Long silence in some recordings... Solution pre-trimming?

bozden · September 19, 2021, 3:24pm

This mostly happens on longer sentences. Probably, people hit the record button and then read the sentence silently, before actually speaking it. This results a long silence (like 10 sec) in front of the clip.

People who are validating these clips would most possibly think that the recording is empty and hit NO button.

Is it possible pre-process the recordings to trim out the silent parts before pushing them to the listen queue? I saw a normalization request in github too…

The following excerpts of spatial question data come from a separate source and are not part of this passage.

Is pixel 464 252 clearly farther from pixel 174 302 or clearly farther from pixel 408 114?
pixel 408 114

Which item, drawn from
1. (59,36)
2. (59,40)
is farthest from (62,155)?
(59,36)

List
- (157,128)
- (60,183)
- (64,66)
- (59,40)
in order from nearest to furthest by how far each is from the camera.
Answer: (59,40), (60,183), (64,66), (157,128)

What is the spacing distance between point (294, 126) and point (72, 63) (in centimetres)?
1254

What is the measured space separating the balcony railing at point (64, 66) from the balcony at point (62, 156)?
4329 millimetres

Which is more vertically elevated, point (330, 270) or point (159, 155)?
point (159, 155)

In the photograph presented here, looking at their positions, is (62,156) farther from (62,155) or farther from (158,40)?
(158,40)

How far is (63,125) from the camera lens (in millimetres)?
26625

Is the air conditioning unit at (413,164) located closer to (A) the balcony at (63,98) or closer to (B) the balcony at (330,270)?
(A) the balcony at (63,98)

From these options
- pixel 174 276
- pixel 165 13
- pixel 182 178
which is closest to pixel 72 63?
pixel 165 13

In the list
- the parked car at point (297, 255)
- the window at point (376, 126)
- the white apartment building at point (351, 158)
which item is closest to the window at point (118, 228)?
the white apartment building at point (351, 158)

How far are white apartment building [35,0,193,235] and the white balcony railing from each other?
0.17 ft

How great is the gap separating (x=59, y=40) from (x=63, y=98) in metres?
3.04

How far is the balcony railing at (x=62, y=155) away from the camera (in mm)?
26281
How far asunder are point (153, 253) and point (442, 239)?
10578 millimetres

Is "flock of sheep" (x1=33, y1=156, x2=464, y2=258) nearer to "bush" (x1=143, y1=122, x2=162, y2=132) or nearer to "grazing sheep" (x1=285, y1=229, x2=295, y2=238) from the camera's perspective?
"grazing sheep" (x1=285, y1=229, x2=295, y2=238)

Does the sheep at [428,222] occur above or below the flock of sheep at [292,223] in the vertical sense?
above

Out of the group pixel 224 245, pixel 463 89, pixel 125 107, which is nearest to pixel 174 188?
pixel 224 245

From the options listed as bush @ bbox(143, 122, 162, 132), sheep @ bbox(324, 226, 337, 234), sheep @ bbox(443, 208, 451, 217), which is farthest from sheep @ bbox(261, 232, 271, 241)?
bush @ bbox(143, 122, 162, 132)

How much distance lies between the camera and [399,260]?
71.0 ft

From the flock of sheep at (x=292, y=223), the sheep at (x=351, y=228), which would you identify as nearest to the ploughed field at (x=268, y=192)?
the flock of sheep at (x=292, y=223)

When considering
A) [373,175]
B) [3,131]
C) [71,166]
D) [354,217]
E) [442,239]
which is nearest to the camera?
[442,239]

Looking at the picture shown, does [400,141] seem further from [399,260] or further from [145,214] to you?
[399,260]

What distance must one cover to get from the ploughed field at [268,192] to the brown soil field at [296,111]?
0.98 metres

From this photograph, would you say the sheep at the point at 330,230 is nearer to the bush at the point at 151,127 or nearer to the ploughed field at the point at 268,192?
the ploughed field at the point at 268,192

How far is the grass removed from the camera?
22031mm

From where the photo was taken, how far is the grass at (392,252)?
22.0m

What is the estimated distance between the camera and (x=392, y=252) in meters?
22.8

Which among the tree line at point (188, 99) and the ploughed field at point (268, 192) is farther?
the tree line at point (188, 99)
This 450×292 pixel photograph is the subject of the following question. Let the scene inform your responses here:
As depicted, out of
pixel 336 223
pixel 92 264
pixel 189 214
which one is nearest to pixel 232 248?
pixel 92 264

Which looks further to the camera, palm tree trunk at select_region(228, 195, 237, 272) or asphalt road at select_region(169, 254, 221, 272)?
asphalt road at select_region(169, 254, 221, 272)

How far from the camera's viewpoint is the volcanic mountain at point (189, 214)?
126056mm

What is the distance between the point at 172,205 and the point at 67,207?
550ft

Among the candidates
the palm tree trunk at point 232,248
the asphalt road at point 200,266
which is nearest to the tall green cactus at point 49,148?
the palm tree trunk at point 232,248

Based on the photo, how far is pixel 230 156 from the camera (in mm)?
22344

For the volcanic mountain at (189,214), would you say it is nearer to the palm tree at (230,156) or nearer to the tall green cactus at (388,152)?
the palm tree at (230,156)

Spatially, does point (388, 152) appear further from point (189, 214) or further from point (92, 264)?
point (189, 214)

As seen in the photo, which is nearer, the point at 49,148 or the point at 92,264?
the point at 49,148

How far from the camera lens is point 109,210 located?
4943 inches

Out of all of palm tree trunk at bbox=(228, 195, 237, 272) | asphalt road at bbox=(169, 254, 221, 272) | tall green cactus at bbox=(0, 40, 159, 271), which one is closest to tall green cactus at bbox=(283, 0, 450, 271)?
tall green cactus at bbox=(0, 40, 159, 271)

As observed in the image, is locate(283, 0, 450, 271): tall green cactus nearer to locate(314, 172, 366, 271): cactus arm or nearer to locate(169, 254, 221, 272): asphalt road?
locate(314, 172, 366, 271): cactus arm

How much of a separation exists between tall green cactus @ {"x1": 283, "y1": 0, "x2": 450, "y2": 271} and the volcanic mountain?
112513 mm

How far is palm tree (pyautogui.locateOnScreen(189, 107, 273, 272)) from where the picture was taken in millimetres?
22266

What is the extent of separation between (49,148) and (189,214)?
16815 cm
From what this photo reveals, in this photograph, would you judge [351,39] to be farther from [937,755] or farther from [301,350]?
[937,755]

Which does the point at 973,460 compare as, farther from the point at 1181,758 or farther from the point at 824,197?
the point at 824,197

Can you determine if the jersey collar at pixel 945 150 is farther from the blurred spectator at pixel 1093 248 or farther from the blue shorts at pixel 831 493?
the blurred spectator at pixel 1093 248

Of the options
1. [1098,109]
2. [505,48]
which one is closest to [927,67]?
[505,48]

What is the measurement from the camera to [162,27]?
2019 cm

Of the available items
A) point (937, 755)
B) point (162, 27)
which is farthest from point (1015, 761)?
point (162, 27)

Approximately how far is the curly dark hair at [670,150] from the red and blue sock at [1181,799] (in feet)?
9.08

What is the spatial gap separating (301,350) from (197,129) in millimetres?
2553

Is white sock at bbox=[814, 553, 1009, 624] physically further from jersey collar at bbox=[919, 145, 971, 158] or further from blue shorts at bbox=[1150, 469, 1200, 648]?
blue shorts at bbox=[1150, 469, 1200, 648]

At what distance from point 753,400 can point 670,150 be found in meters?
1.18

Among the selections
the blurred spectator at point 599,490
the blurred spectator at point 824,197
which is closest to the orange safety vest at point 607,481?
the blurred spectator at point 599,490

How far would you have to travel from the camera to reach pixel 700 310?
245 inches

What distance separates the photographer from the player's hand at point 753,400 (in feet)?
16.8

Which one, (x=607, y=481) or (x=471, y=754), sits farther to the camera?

ftyers · September 20, 2021, 4:03am

This is currently not possible and would be difficult to engineer, even basic splitting based on noise would be fairly processor intensive and not necessarily reliable (e.g. it might have deleterious effects on clips that don’t have silence in). It’s not just a matter of fixing clips with silence, but also about potentially harming clips without silence. It would also be difficult to tune properly.

This is one issue that discusses it and this one too (for reference).

I think it’s worthwhile keeping the issue open though. In principle these clips could be recovered by dataset engineers after the fact by mining/processing the invalidated clips to find ones that are incorrectly marked as invalid.

bozden · September 20, 2021, 8:01am

Thank you for the info and pointers

The blank clip detection in the links is also important, I can never be sure if it is not because of my current connection (low bandwidth mobile data).

robovoice · October 22, 2021, 8:18pm

Maybe this request “convince” the contributer to re-record after hearing his own clip(s)

https://github.com/common-voice/common-voice/issues/3304

Razmik-Badalyan · October 2, 2022, 8:13am

Just to clarify, it’s ok if the recording has a long silence on either end of it, right? I have encountered a few of these and had given thumbs down. But reading this thread it seems to be ok if a recording has silent parts.

bozden · October 2, 2022, 12:10pm

Except the possibility of rejection as the original post suggests, there is only a minor side effect: Unnecessarily enlarging the data (validated hours, file sizes) or statistics (average seconds per sentence or voice etc).

So, they are OK if they fit other criteria…